CUFFT strange behaviour when using streams

Having tried to implement some algorithms which use both cuFFT library and streams I encountered very strange behaviour.

I found out that for particular transform sizes cuFFT procedures were executed in default stream even that they were set to execute in other streams.
Below please find an example of code that reproduces it.

#include "cuda_runtime.h"
#include "device_launch_parameters.h"
#include "cufft.h"
#include <helper_cuda.h>
#include <stdio.h>
#include <cstdlib>

//try to change it to 2048 and examine the difference
#define CUFFT_TRANSFORM_SIZE 2049

int main()
{

	int dev=0;
	checkCudaErrors(cudaSetDevice(dev));

	size_t kernelSize = sizeof(cuComplex)*CUFFT_TRANSFORM_SIZE;

        cuComplex* X = (cuComplex*) malloc(kernelSize);

	//filling the array
	for(int i =0; i < CUFFT_TRANSFORM_SIZE; i++) {
		X[i].x = i % 2413;
		X[i].y = i % 1234;
	}

	cuComplex *X_dev;

	checkCudaErrors(cudaMalloc(&X_dev,kernelSize));
	checkCudaErrors(cudaMemcpy(X_dev,X,kernelSize,cudaMemcpyHostToDevice));

	cudaStream_t stream;
	checkCudaErrors(cudaStreamCreate(&stream));

	cufftHandle plan;
	checkCudaErrors(cufftPlan1d(&plan, CUFFT_TRANSFORM_SIZE, CUFFT_C2C, 1));
	checkCudaErrors(cufftSetStream(plan,stream));

	

	checkCudaErrors(cufftExecC2C(plan,X_dev,X_dev,CUFFT_FORWARD));
	checkCudaErrors(cudaDeviceSynchronize());

	checkCudaErrors(cufftDestroy(plan));
	checkCudaErrors(cudaStreamDestroy(stream));
	checkCudaErrors(cudaFree(X_dev));
	free(X);
    return 0;
}

The problem is that, when the TRANSFORM_SIZE is not the power of 2 like 2049, all cufft functions are executed in default stream which destroys concurrent execution in another streams. But when TRANSFORM_SIZE is power of 2 cufft function are executed in right stream (other than default).

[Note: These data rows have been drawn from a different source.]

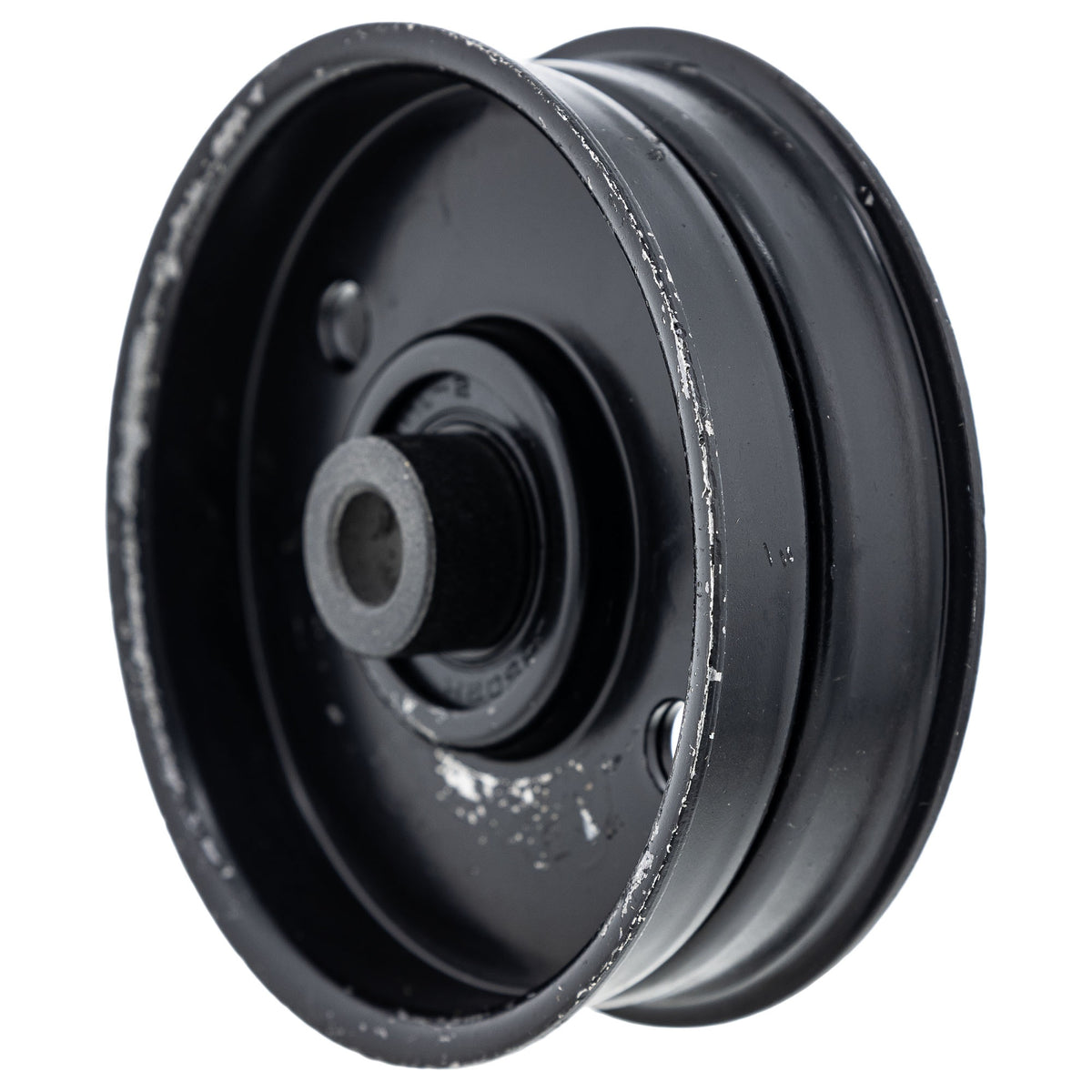 Ariens Flat Idler Pulley 3.25x.38x1.0 07320700 alternate view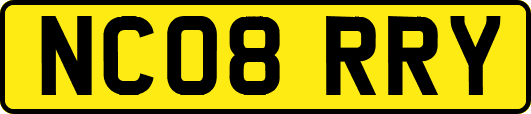 NC08RRY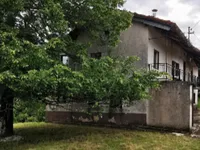 Недвижимость Участок, Кметияново Доблар, на солнечном краю плато.: 3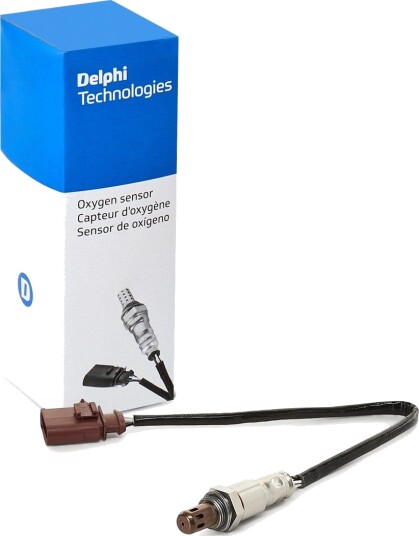 DELPHI ES21187-12B1 Lambdasonde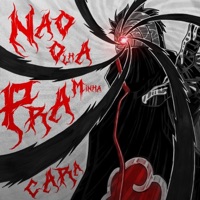 Não Olha pra Minha Cara - Single - PeJota10* & MHRAP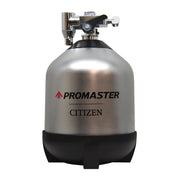 Citizen Eco-Drive Promaster Dive LIGHT in BLACK #BN0264-53E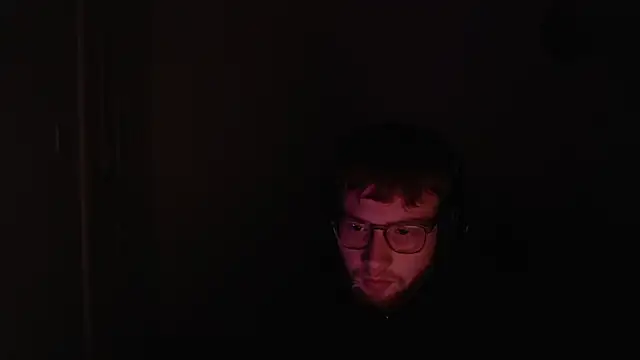 Snapshot of PrettyGinger chatting on 12.24.24 PrettyGinger online show from 12.24.24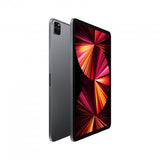 Apple iPad Pro Apple M 2,05 TB 27,9 cm [11] 16 GB Wi-Fi 6 [802.11ax] iPadOS 14 Grigio (11-INCH IPAD PRO WI-FI 2TB - SPACE GREY)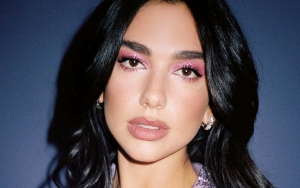 Dua Lipa Reveals 'Getting Bullied Online' Makes Her 'Get Better'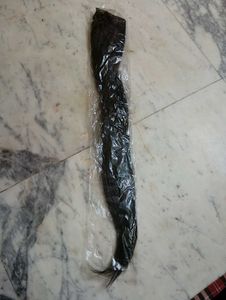 Japenese Hair Extension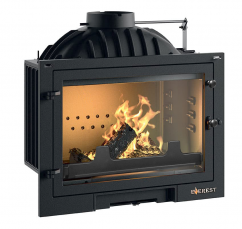 Каминная топка EVEREST D10 купить в Бресте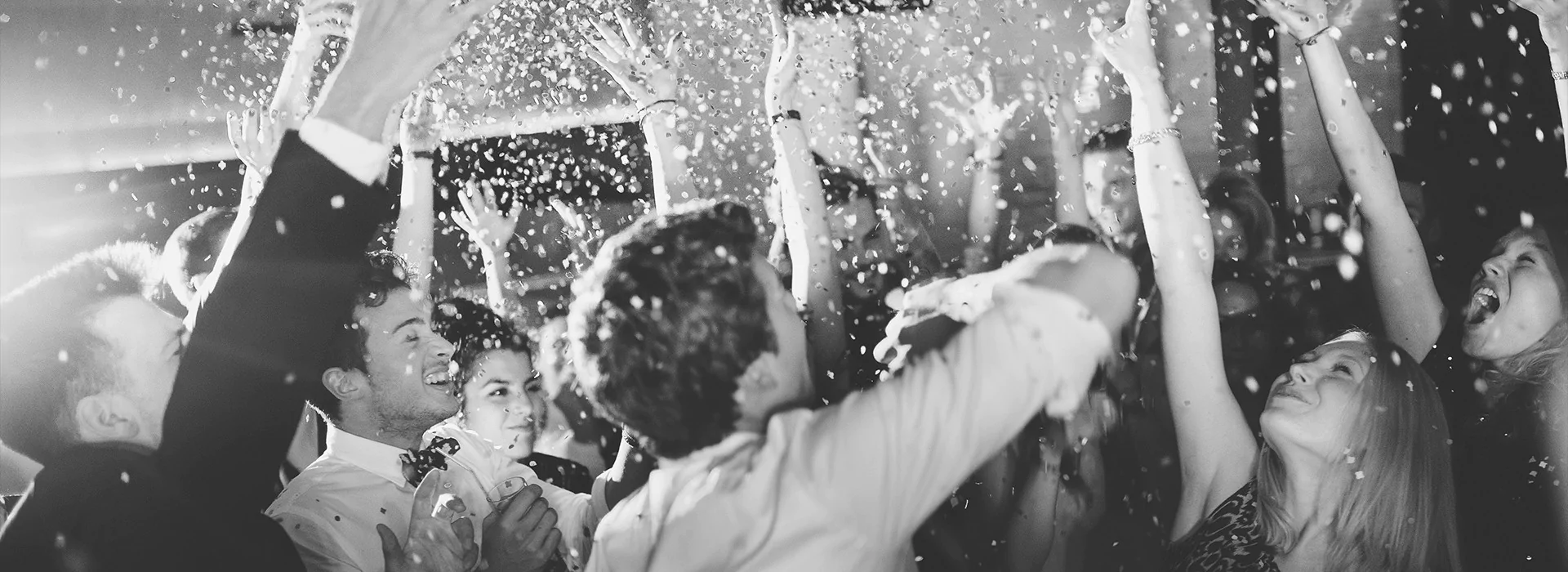 Party AV Hire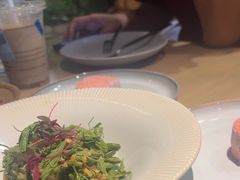 -本处·素食·融合料理(南油店)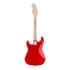 Thumbnail 4 : Squier Sonic Stratocaster HT, Laurel Fingerboard, White Pickguard, Torino Red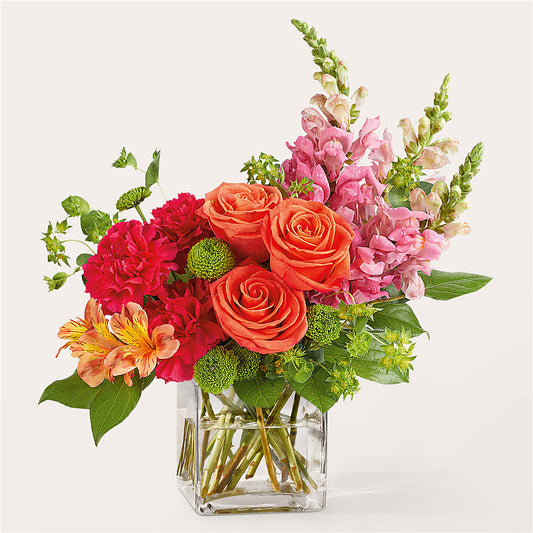 Cosmopolitan Bouquet –  Rosasxyasmin, Phoenix AZ
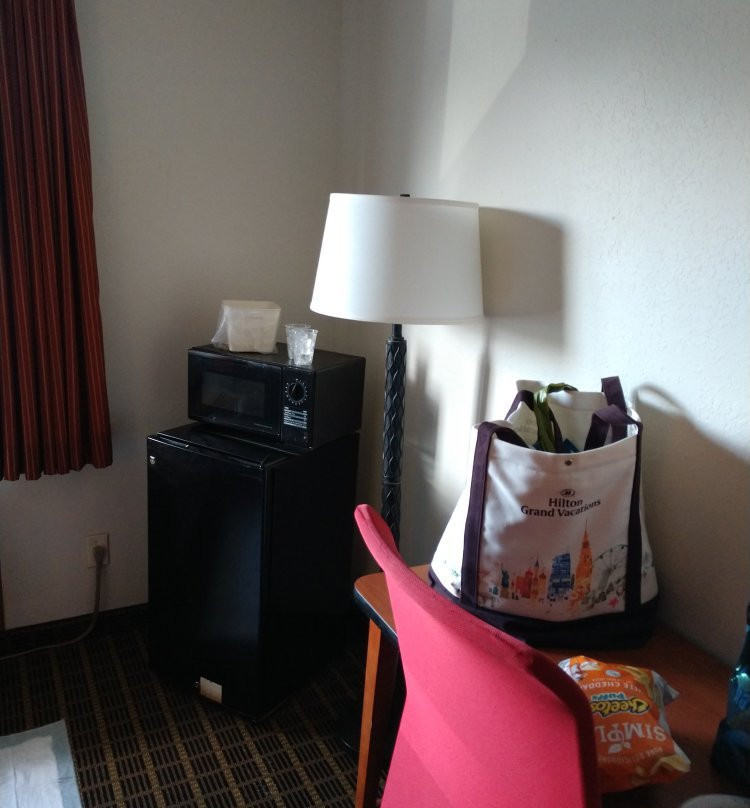 Rodeway Inn Cedar Rapid主图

Below are screen shoots form Nsight :)

Please help me, as I am run out of ideas what I am doing wrong :)
BTW: I am using CUDA 5.5; Window 7; GTX 260. Also tested on TeslaK20; windows server 2008; cuda 5.5

Hey, did you find an answer? I’m also getting the CUFFT run by the “default” stream, even with a power-of-two size, cancelling concurrent execution.

Many thanks,

Francois

Hi,

I reported this as a bug. I got the message from NVIDIA that is a real bug in CUFFT library.
Guy from NVIDIA also wrote that this bug should be removed in next CUDA release, which will be CUDA 6.0

Hi,

Sorry to awake a rather old thread, however I am encountering the same error using CUDAfy.NET with CUDA version 6.5, compute capability 2.1 and do have device overlap feature. I am setting the streams of FFT Plans, however, the FFT kernel executes in the default stream and the memory copying is halted during this process.

Any help is appreciated.

Thanks!